The rising popularity of the mental game has been aided by other factors, Dyonisiou adds. The television series The Queen’s Gambit got people interested in the game, and Covid saw many children and adults begin to play online. These developments are not contradictory to what the new chess philosophy advocates, but are an addition. Cypriot kids get to play chess in the premises of the club once a week, and also have the opportunity to play online with other suitable partners from various countries twice a week.

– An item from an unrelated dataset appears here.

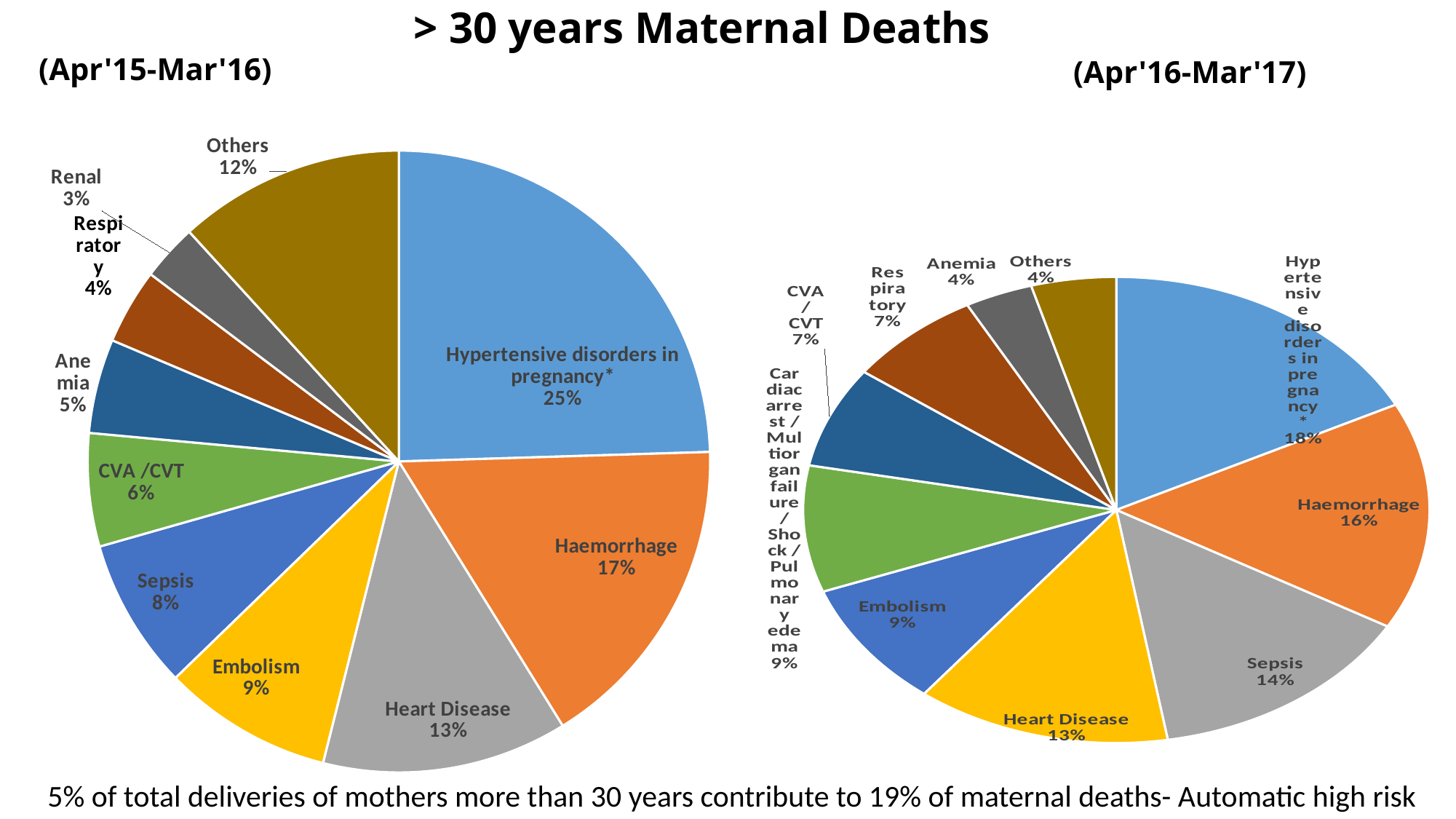
In the Apr'15-Mar'16 chart, what share of maternal deaths is attributed to Hypertensive disorders in pregnancy? 25% In the Apr'16-Mar'17 chart, which is larger: Sepsis or Heart Disease? Sepsis In the Apr'16-Mar'17 chart, what percentage is shown for Hypertensive disorders in pregnancy? 18% In the Apr'15-Mar'16 chart, which cause has the largest share? Hypertensive disorders in pregnancy How many slices does the Apr'16-Mar'17 pie chart have? 10 What is the difference between the Hypertensive disorders in pregnancy share in the Apr'15-Mar'16 chart and in the Apr'16-Mar'17 chart? 7 percentage points In the Apr'16-Mar'17 chart, which cause has the largest share? Hypertensive disorders in pregnancy In the Apr'16-Mar'17 chart, what percentage is shown for Sepsis? 14% In the Apr'15-Mar'16 chart, what percentage is shown for Haemorrhage? 17% What kind of charts are shown on the slide? Pie charts What is the title of the slide? > 30 years Maternal Deaths In the Apr'15-Mar'16 chart, which labelled cause has the smallest share? Renal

Competition will always be a part of any sport. While many companies opt to promote sports with a huge numbers of followers such as football, at least one has invested in chess and has in the last couple of years done a lot to promote it on the island. That company is Freedom Finance Europe, headquartered in Cyprus.

Executive director Evgeniy Tyapkin explains why: “Like any other sport, chess allows people to recognise their strengths and constantly improve their achievements. However, even if a person doesn’t choose chess as a profession, it helps to build character and develop important general skills, such as the ability to analyse situations, make quick decisions and compete fairly.

“We believe that supporting and promoting chess culture and education is important for the creation of a modern community of intellectuals who will ultimately contribute to a thriving business environment in the country. For us, it is a long-term commitment that involves time and effort from all parties. We are happy to expand our cooperation for the sake of our children and the prosperity of our society.

“We believe that chess helps people to choose winning strategies not only in the sport, but also in business and life in general. People who are successful in chess often achieve high results in other spheres. That is why we consider chess education to be very important for children and for any society. We aim to expand the network of chess schools across the country, to create an inspiring environment for raising new champions, and also promote chess playing across all age groups.”

They have already done much to achieve this. In May 2023, Freedom Finance Europe in cooperation with the International Chess Federation (FIDE) and the Cyprus Chess Federation, organised the fourth and decisive round of the FIDE Women’s Grand Prix in Nicosia. The tournament was the first top-level chess competition ever held in Cyprus.

More events are planned for the next few months.

From April 26 to May 2, Cyprus will hold the second Paphos International Open Tournament, which will be organised by the Cyprus Chess Federation with the support of Freedom Finance Europe.

Other events the company plans to organise jointly with the Cyprus Chess Federation this year include the Cyprus Youth Championship, the Cyprus Speed Chess Championship, the Cyprus Blitz Championship and other special events.

His concluding remark: “Together we can make 2024 the Year of Chess in Cyprus and the Year of Cyprus in Chess.”